> **YOUR ASSIGNMENT**
Beginning with the line that contains "New Zealand, site", output each line below exactly through the last one, both included, and nothing else.

*** DATA FOR THE TASK ***

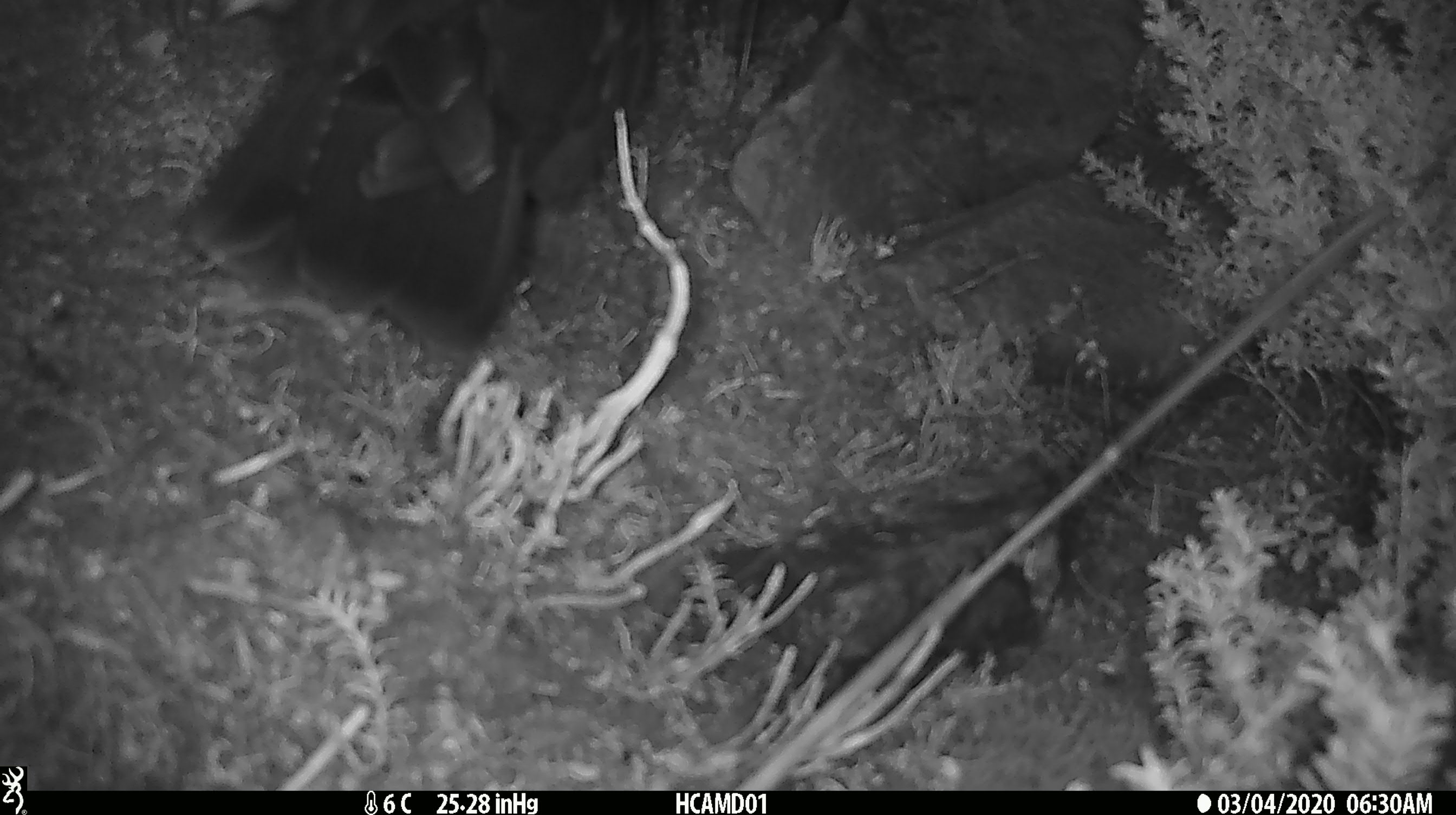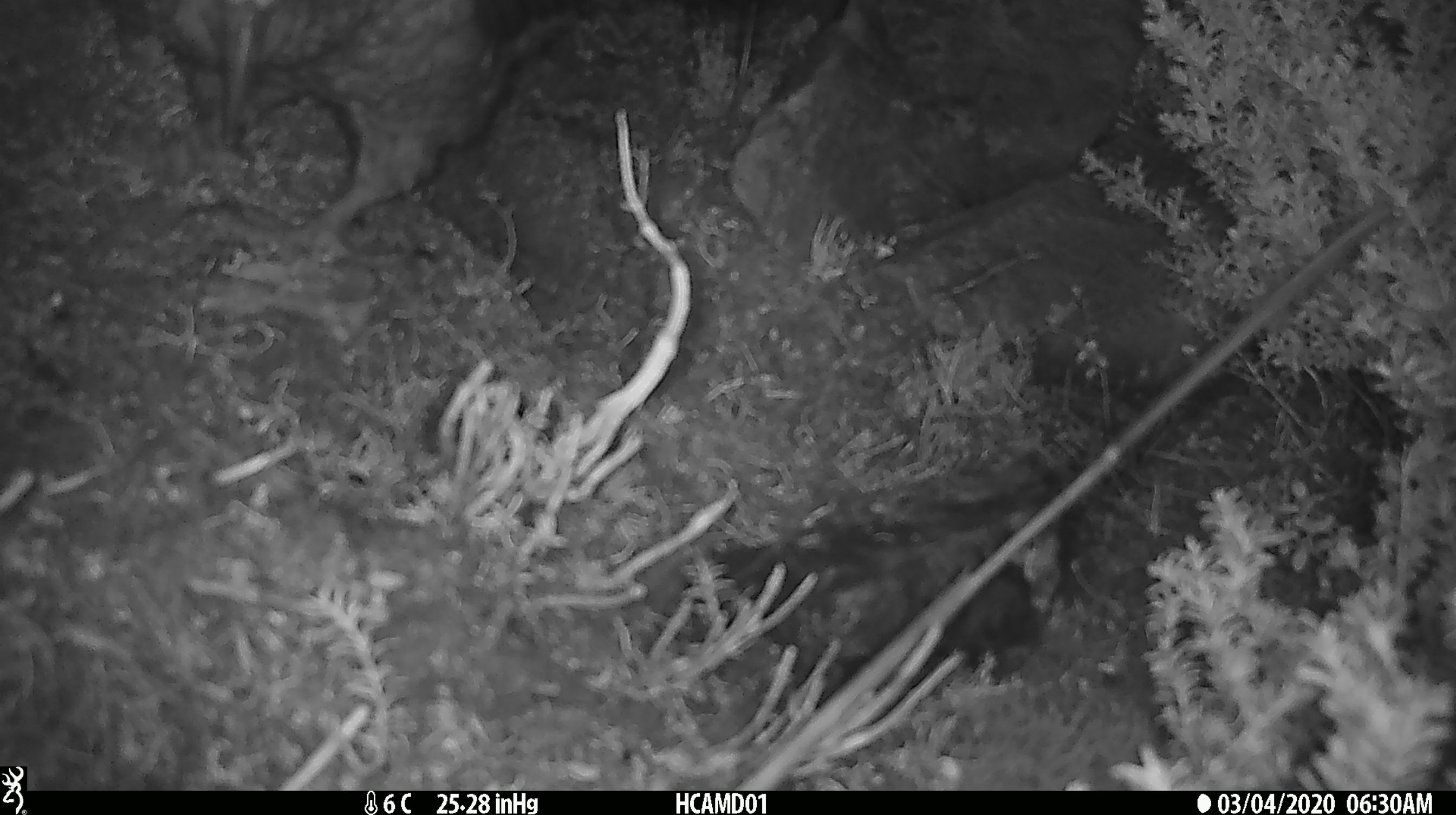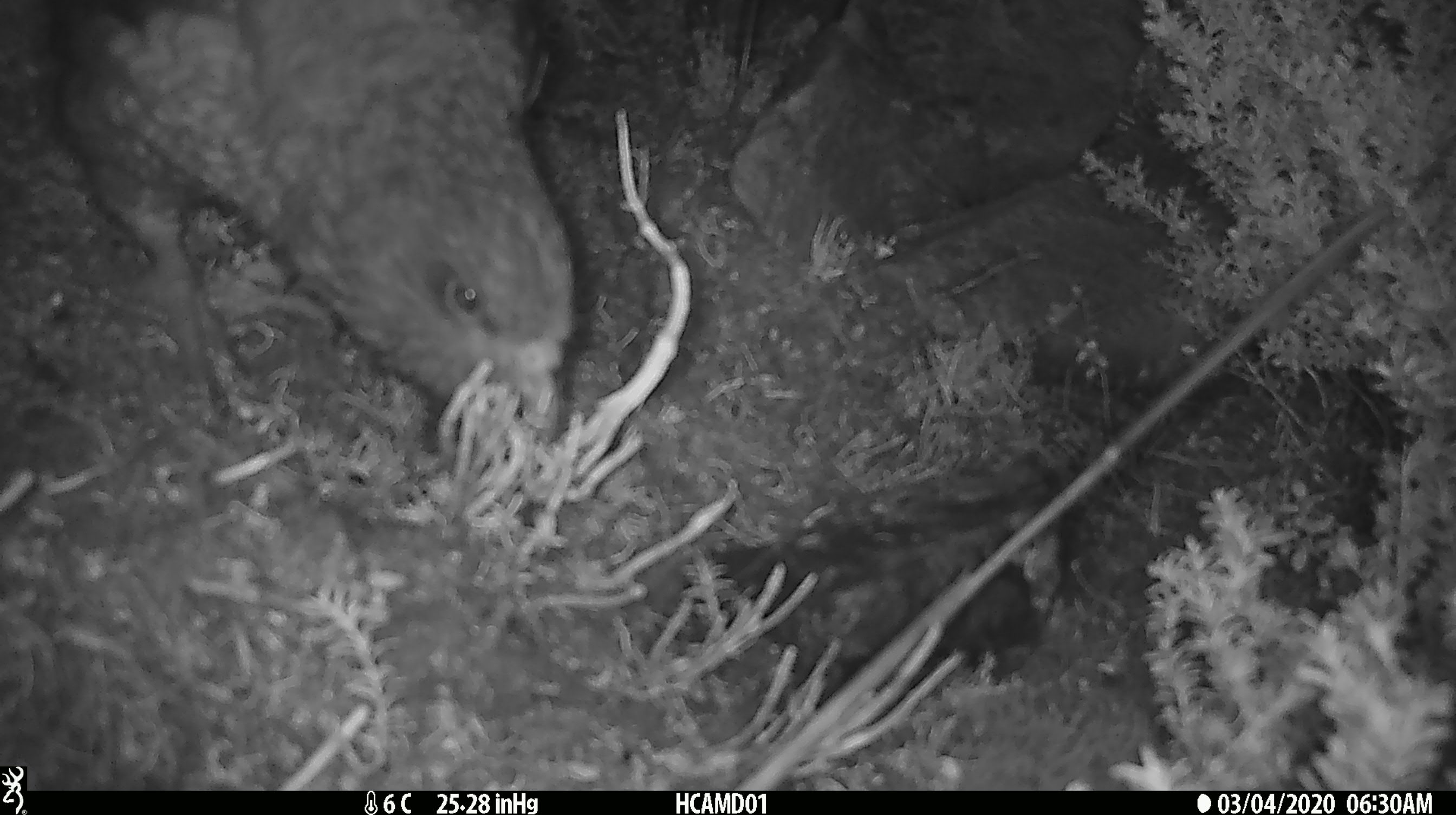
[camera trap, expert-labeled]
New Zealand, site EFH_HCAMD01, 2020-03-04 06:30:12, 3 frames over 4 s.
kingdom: Animalia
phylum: Chordata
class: Aves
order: Psittaciformes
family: Strigopidae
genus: Nestor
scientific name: Nestor notabilis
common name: kea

*** End of DATA FOR THE TASK ***

> **YOUR SOLUTION**
New Zealand, site EFH_HCAMD01, 2020-03-04 06:30:12, 3 frames over 4 s.
kingdom: Animalia
phylum: Chordata
class: Aves
order: Psittaciformes
family: Strigopidae
genus: Nestor
scientific name: Nestor notabilis
common name: kea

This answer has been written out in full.